Bling H2O is the inspiration of Kevin G Boyd, Hollywood writer-producer. While working on various studio lots where image is of the utmost importance he noticed that you could tell a lot about a person by the bottled water they carried. In Hollywood it seemed as if people flaunted their bottled water like it was part of their presentation. Whether the bottles had a cool shape or came from an exotic island, none truly made that defining statement. Bling H2O was fashioned to make that defining statement. The mission was to offer a product with an exquisite face to match exquisite taste. The product is strategically positioned to target the expanding super-luxury consumer market. Initially introduced to hand-selected athletes and actors, Bling H2O is now excitedly expanding it's availability. Bling H2O has been featured at many recent celebrity events including the MTV Video Music Awards and television's biggest event, The Emmys. Bling H2O is pop-culture in a bottle. But it's not for everyone, just those that Bling.
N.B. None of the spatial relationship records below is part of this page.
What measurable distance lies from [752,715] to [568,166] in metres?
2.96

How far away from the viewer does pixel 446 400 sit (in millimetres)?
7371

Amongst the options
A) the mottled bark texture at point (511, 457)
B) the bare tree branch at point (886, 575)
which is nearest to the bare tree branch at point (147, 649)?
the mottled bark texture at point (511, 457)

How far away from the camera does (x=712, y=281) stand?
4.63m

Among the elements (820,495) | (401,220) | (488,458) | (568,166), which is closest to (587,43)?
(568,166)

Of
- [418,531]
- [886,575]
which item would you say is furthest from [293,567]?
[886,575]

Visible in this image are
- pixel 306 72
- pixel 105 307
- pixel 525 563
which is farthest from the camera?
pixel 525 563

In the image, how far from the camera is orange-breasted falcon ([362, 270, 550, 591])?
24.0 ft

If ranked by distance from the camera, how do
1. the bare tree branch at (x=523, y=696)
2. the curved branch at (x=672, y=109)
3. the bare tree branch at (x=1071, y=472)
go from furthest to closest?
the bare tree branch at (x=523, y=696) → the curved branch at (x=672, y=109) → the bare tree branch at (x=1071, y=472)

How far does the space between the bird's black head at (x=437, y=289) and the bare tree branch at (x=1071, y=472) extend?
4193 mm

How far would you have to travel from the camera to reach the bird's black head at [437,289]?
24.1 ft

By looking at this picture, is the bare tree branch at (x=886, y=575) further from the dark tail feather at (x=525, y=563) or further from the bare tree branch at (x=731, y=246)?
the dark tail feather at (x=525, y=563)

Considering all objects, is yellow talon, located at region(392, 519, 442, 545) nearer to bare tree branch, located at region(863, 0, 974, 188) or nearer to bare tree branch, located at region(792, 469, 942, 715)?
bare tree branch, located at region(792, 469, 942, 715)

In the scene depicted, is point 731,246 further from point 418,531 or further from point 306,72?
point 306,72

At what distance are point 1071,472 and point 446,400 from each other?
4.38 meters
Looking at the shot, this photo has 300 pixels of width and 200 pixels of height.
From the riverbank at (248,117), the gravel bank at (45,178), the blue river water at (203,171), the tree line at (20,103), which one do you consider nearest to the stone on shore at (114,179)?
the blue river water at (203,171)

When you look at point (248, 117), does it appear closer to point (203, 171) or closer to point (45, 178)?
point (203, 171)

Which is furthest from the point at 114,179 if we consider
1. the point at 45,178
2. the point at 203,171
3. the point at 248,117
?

I'm convinced that students will be studying and dissecting every sentence of this statement in decades to come. Indeed, we should start printing flyers for distribution with this blurb, but with the heading: "Stay Alert - Let's Never Allow This to Happen Again." Even Forbes – the Heat magazine for millionaires - has gone as far as placing it in its annual "Most Outrageously Priced Items" list.

One might have assumed that the economic shakedown would have spelled a watery grave for Bling H20 and all that it represents. But, alas, it appears that there's still exists an elite group - a last vestige of bling - who have yet to stop partying like it's 2006. The first clue came whilst reading through the rider that Michael Jackson has reportedly requested for an upcoming private gig for Russian billionaire Oleg Deripaska. The rider is said to include a request for "nine top doctors to be on site at all times, 11 gourmet chefs, 1,200 bottles of the world's finest bottled water, Bling H2O, and six massage therapists".

Yes, I know it's best not to look to Michael Jackson and Russian billionaires for lessons in how to surf the economic crisis, but the most surprising aspect of that rider was not the need for nine doctors, 11 chefs or six massage therapists (how many people can you have doting on you at one time?), but that Bling H20 was still in business. Furthermore, I now learn that Bling H20 is also available in plastic bottles for a more affordable $20. The only concession to the recession is that they're marked down from $24 on the Bling H20 website.

So, given that new awards are all the rage on this site at the moment, I think this is time to launch yet another: the Wrong On So Many Levels Award, or, if you prefer, the Wrongies. What other items for sale are out there that should be named and shamed as being totally incongruous to our times?